Asian shares hit 18-month high after new Wall Street records

Technology shares, including Amazon, propelled US benchmarks to fresh record highs.

Tokyo Skyline (Bloomberg)
Asian shares have been rising on hopes of a resolution to the US-China trade war, with Japan's Nikkei 225 index heading for a 20 percent gain in 2019 [File: Akio Kon/Bloomberg]

Asian shares jumped to an 18-month high on Friday while gold and oil prices stayed buoyant in a holiday-shortened week, following another record-setting rally on Wall Street.

On Thursday, the Nasdaq index rose above the 9,000-point mark for the first time as all three major Wall Street indexes posted record closing highs, boosted by optimism over United States-China trade relations and gains in shares of Amazon.com after a report signalled robust online holiday sales.

Traders returned from their Christmas and Boxing Day breaks to digest comments from Beijing that it was in close contact with Washington about an initial trade agreement, shortly after US President Donald Trump talked up a signing ceremony for the recently struck Phase 1 trade deal.

MSCI’s broadest index of Asia-Pacific shares outside Japan jumped 0.55 percent to 555.25, a level not seen since mid-2018. It is up about 16 percent so far this year.

Japan’s Nikkei was flat, but on track for a near 20 percent rise this year, the biggest annual increase since 2013.

The country’s industrial output slipped for a second straight month in November in another sign the economy is cooling. Japan has approved a record budget for the coming fiscal year, in a bid to shore up growth.

Australia‘s benchmark index rose 0.2 percent while Chinese shares were upbeat after Beijing laid out additional plans to bolster its economy, including infrastructure investments. The blue-chip CSI300 added 0.56 percent.

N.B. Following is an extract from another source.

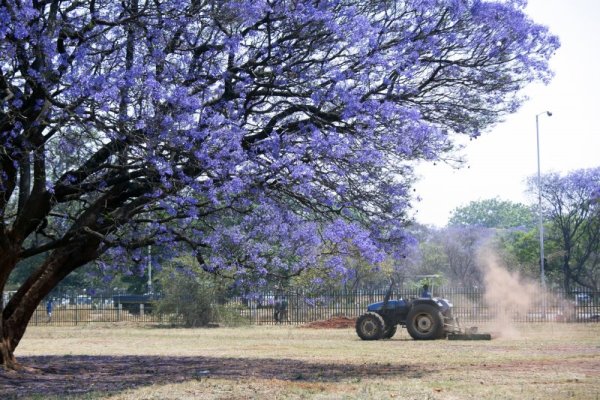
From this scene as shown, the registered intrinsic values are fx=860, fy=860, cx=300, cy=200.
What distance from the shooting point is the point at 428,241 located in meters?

The rally in global share indices is in sharp contrast to a plunge late last year when fears about the effect of the Sino-American trade war had sapped investor confidence.

The worries scuttled capital expenditure plans over much of 2019, but strong employment and signs of an improving global economy suggest that will change next year.

The US Federal Reserve’s policy easing, economic data that has come in above expectations, and strong corporate profits have helped lift stocks this year along with trade-related optimism.

“A lot of robust sentiment toward the end of 2019 – but we need to see that translate into the underlying real economy going into 2020,” Ann Berry, a partner at Cornell Capital LLC, said on Bloomberg TV. “It’s astonishing that you’ve had a period of rate cuts that we have seen, and yet that investment in capital goods has not gone up in the way that you’d expect.”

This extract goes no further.